Nutritionists and obesity experts turned on Weight Watchers in New Zealand yesterday after it announced that it had teamed up with the fast-food chain to promote three of its meals. The slimming organisation's logo will go on McDonald's menu boards and tray mats, while Weight Watchers will extoll the virtues of the meals - which include Chicken McNuggets - to its members.

The partnership is a world first, and is a coup for McDonald's, which in recent years has tried to re-brand itself as healthy, nutritious and kind to animals. For the moment the deal is confined to New Zealand, but it may be extended to Australia later this year.

Facing a barrage of criticism, Weight Watchers Australasia's business director, Chris Stirk, said it was the organisation's philosophy not to ban any food and to give slimmers maximum choice. "These approved meals are really part of that philosophy … that you can enjoy life, all that it has to offer, and still achieve your weight loss goals," he said.

Each of the three meals - the other two are Filet-O-Fish and Sweet Chilli Seared Chicken Wrap, served with salad and a diet soft drink - represents 6.5 points in the Weight Watchers system, which ranks foods according to their fat content and other nutritional factors. Dieters are supposed to limit themselves to a maximum of 18 to 40 points a day. Mr Stirk said 6.5 was in line with an average lunch.

============================================================

• Set tasks:
a. In the Weight Watchers article, replace "philosophy" with "approach" and give the passage starting at "Facing a barrage" and ending at "an average lunch.".
b. Extend the news report on the Weight Watchers and McDonald's deal past its last sentence.

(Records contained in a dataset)
============================================================

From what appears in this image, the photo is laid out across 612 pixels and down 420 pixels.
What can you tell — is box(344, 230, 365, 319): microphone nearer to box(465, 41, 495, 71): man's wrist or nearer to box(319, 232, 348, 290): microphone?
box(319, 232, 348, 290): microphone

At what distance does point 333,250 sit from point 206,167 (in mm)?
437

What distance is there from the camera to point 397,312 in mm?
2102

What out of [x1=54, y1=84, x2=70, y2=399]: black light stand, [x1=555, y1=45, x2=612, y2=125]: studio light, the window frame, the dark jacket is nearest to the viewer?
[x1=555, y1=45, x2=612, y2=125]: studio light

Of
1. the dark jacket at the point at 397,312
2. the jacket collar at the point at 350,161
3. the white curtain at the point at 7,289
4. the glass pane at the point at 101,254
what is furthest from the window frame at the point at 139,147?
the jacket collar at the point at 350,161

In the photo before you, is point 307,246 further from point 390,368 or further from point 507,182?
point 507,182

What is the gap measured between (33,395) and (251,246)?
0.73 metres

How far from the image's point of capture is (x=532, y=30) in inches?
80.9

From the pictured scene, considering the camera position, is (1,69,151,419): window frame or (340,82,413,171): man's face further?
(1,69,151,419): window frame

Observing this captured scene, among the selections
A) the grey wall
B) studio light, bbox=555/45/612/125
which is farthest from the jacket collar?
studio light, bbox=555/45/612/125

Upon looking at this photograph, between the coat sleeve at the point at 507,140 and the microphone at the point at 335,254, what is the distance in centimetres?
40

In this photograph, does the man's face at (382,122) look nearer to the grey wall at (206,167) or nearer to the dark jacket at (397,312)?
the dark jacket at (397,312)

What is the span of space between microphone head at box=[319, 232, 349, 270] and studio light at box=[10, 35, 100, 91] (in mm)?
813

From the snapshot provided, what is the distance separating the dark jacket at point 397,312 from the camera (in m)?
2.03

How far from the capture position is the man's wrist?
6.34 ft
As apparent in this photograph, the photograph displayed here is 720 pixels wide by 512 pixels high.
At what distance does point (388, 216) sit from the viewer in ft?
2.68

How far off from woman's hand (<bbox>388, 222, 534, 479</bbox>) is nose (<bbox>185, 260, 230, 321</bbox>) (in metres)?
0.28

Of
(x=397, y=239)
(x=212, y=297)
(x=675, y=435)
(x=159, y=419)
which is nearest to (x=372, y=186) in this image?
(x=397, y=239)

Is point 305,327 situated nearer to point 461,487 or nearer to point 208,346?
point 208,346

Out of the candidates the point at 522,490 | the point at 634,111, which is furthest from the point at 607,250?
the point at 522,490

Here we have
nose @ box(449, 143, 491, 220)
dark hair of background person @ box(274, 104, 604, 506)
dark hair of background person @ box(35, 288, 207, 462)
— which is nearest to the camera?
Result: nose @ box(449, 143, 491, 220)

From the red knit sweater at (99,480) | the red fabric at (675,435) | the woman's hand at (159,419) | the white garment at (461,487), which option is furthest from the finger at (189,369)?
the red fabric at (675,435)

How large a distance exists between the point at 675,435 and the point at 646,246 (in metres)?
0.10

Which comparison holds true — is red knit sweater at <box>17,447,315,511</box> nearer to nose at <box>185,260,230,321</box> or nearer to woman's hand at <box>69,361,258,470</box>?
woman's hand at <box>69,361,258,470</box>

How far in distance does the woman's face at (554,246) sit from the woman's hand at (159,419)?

============================================================

• Final answers:
a.
Facing a barrage of criticism, Weight Watchers Australasia's business director, Chris Stirk, said it was the organisation's approach not to ban any food and to give slimmers maximum choice. "These approved meals are really part of that approach … that you can enjoy life, all that it has to offer, and still achieve your weight loss goals," he said.

Each of the three meals - the other two are Filet-O-Fish and Sweet Chilli Seared Chicken Wrap, served with salad and a diet soft drink - represents 6.5 points in the Weight Watchers system, which ranks foods according to their fat content and other nutritional factors. Dieters are supposed to limit themselves to a maximum of 18 to 40 points a day. Mr Stirk said 6.5 was in line with an average lunch.

b.
But Boyd Swinburn, an obesity expert based at Melbourne's Deakin University, said: "This is another way to get customers through the door. They are not in the health food business, or the salad business. They are in the burgers and fries business."

Rosemary Stanton, an Australian nutritionist, told the Sydney Morning Herald that sales of burgers and fries increased after McDonald's introduced its Deli Choices rolls in 2004. "It got new people through the doors, but once they were in they bought the burgers," she said.

The Australian Heart Foundation triggered a similar controversy in 2007 when it approved nine McDonald's meals as healthy options, in exchange for $330,000 (£198,000). Weight Watchers has also been paid an undisclosed sum.

Mark Hawthorne, the chief executive of McDonald's New Zealand, said: "This is a noble cause … We're making every best effort to generate a change in behaviour, to create an awareness in consumers about making healthy choices."